02 Sep Bridging The Funding Gap: An Interview With The Women Behind Aspect Ventures
Amongst the sea of male faces that make up the majority of Silicon Valley venture capital, two women have appeared on the landscape and hoisted their sails. One of the few VC firms founded and run by women, Theresia Gouw and Jennifer Fonstad of Aspect Ventures take a different approach to investing. After long and successful solo careers, Gouw and Fonstad have built a venture capital firm focused on seed and series A investments that feels and acts as innovative and fresh as a startup. With companies like Chime, mobile-first banking that automates savings, Cato Networks, a startup that puts network security in the cloud and Vida Health, a next-gen continuous care platform and health marketplace for both consumers and businesses, on their roster, Aspect has created a forward-thinking, mobile-oriented venture capital firm.
Aspect’s companies are held through the entire process, from seed or series A to IPO, receiving a virtual sounding board of long-term partners at their beck and call who have the best interests of the company in mind, not themselves. They also have a chance to work within Aspect Labs, an intentional SF-based community workspace for select early-stage companies to collaborate and learn from each other. Invites aren’t just for investment companies either; Aspect also utilizes Aspect Labs as a way to keep close tabs on exciting companies that may end up in partnership.
I sat down with Gouw and Fonstad to find out more about how they started Aspect, and what they look for in startups who are raising funds.
TG: Jennifer and I co-founded Aspect Ventures in February of 2014. We’ve known each other for about twenty-five years, meeting in our first jobs out of undergrad as management consultants on the same four person team, back in Boston. We worked together for about a year, and then Jennifer went east to Eastern Europe and then on to HBS. I came out here to California to Stanford for my MBA, and after business school I went back to management consulting briefly to pay for my student loans.
I quit consulting when a couple guys that I went to Stanford with raised their first seed round funding in 1996 from Tim Draper at DFJ. They asked me to join them as their first business product manager, sales, and customer support person at Release Software, a company that was doing electronic software downloads, payments and digital rights management.
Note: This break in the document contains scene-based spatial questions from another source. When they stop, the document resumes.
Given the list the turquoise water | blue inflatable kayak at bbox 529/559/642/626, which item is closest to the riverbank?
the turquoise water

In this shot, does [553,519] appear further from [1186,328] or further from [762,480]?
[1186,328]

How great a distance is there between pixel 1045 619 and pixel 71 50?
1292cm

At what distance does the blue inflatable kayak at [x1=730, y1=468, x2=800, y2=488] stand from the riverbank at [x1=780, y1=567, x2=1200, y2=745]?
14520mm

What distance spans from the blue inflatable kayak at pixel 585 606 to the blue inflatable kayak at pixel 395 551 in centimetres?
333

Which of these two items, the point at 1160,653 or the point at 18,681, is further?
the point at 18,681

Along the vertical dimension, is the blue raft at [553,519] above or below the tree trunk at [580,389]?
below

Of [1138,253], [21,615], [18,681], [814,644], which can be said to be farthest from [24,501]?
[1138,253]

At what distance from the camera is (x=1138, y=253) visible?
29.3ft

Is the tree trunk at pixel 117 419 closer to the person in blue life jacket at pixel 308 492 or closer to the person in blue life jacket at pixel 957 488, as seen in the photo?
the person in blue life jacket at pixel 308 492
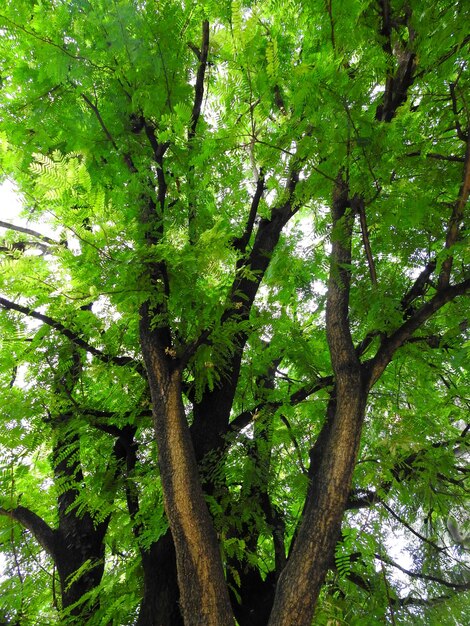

We were a bit on the early side, because it was still 28K modems back then; download speed wasn’t too great.
About three months after joining, in walks Jennifer with Tim, because she had just joined DFJ as a Kauffman Fellow, and that’s where we reconnected. We worked together for about three years at Release, Jennifer as a board observer and me as an early founding member. In late 1998, after three CEOs in twelve months I thought that perhaps it was time to find something different to do. When I went to the board members, one of the guys who knew my background said he would introduce me to three portfolio companies and also three venture funds.
I immediately called Jennifer who by then had become a managing partner, took her to lunch down the street at Evvia, and asked for her advice. I said, “You know what I’ve been doing. I like what I’m doing, but should I go and do that again, be a founder, maybe even help write the business plan? Or should I do this venture capital thing?” With Jennifer’s advice that day, I ended up going to Accel Partners.